A bit of fluff about a Ribston pippin…

I ATE an apple yesterday. Hardly surprising, I know, but there was more to this apple than some. It came from a tree I had planted. The apple was very good and I felt absurdly pleased with myself. Well, you have to try and feel pleased about yourself sometimes, even if it is an uphill struggle at times.

The tree was a birthday present two years ago. It arrived wrapped in cardboard and swaddled in straw. With advice from my wife the gardener, I carried the tree down to the vegetable patch. I dug a hole, popped the tree in, filled the soil round the roots, attached the tree to an old stick for temporary support, watered the tree, and then left it alone.

There were no apples last year but the tree has fruited this year. A scattering of apples rather than a boxful, but clearly the most remarkable apples known to man. Or to this man.

The variety was Ribston Pippin, described as a famous Yorkshire apply variety and probably the parent of Cox’s Orange Pippin. And you can’t beat a Cox’s Orange Pippin. Or you couldn’t until now. According to Apple-tree-pedia, my tree was grown in 1708 from one of three apple pips sent from Normandy to Sir Henry Goodricke of Ribston Hall, near Knaresborough. The original tree lasted until 1835, before setting out a new shoot and living on the same root until 1928.

Sorry to go all Monty Don on you, but it was quite an apple, the tartness undercut by sweetness, the flesh only just yielding. Incidentally, in our house we play a game called What’s Monty Wearing This Week? That man may know his onions and much else besides, but he dresses like a peasant from a Thomas Hardy novel – a peasant, what’s more, who got drummed out of scruffy peasant school for being too slipshod in his choice of clothing.

Anyway I like the idea of those pips being sent from Normandy centuries ago and, in effect, growing into a tree in our back garden. From that pip came the apple I sliced up while having a picnic in the car at a horrible service station. If only Sir Henry Goodricke had known where all his careful stewardship would end up.

As I do like an incidental, here is another.
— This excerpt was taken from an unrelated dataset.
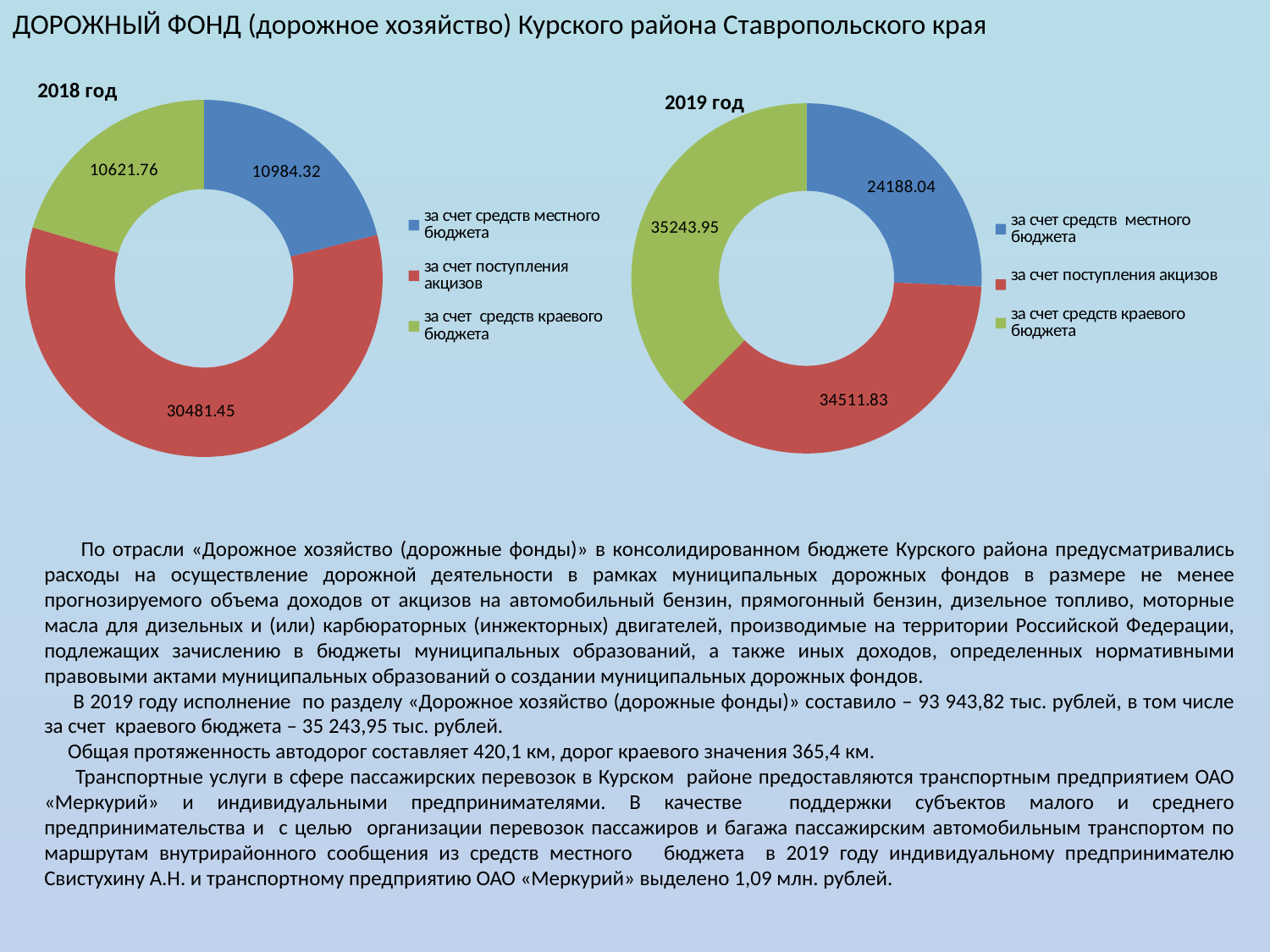
How many slices does the 2018 год chart have? 3 In the 2019 год chart, what is the value for за счет средств краевого бюджета? 35243.95 What is the total of all three values in the 2019 год chart? 93943.82 In the 2018 год chart, which source has the largest value? за счет поступления акцизов What kind of chart is the 2018 год chart? doughnut chart In the 2019 год chart, what is the value for за счет средств местного бюджета? 24188.04 In the 2019 год chart, what is the difference between за счет поступления акцизов and за счет средств местного бюджета? 10323.79 In the 2018 год chart, what is the value for за счет поступления акцизов? 30481.45 In the 2018 год chart, what is the difference between за счет средств местного бюджета and за счет средств краевого бюджета? 362.56 In the 2019 год chart, which source has the smallest value? за счет средств местного бюджета In the 2019 год chart, which is larger: за счет средств краевого бюджета or за счет поступления акцизов? за счет средств краевого бюджета How many entries does the legend of the 2019 год chart list? 3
In the Sherlock Holmes story The Adventure of Black Peter, Arthur Conan Doyle describes a character as a “little Ribston pippin of a man, with ruddy cheeks and fluffy side-whiskers”. It is now my ambition one day to be a Ribston pippin of a man with ruddy cheeks and fluffy side-whiskers.

I just tried looking up anything of further interest about Sir Henry Goodricke, but it was dusty territory, long corridors of unnoticed nobility, the stuff English history is made of when nothing of note is happening. Nothing need detain us further than that apple.

Not everyone leaves an apple for future generations to enjoy. So well done, Sir Henry. Some of us just leave an apple core at an over-crowded and unpleasant service station on the M5. And that isn’t going to grow into anything.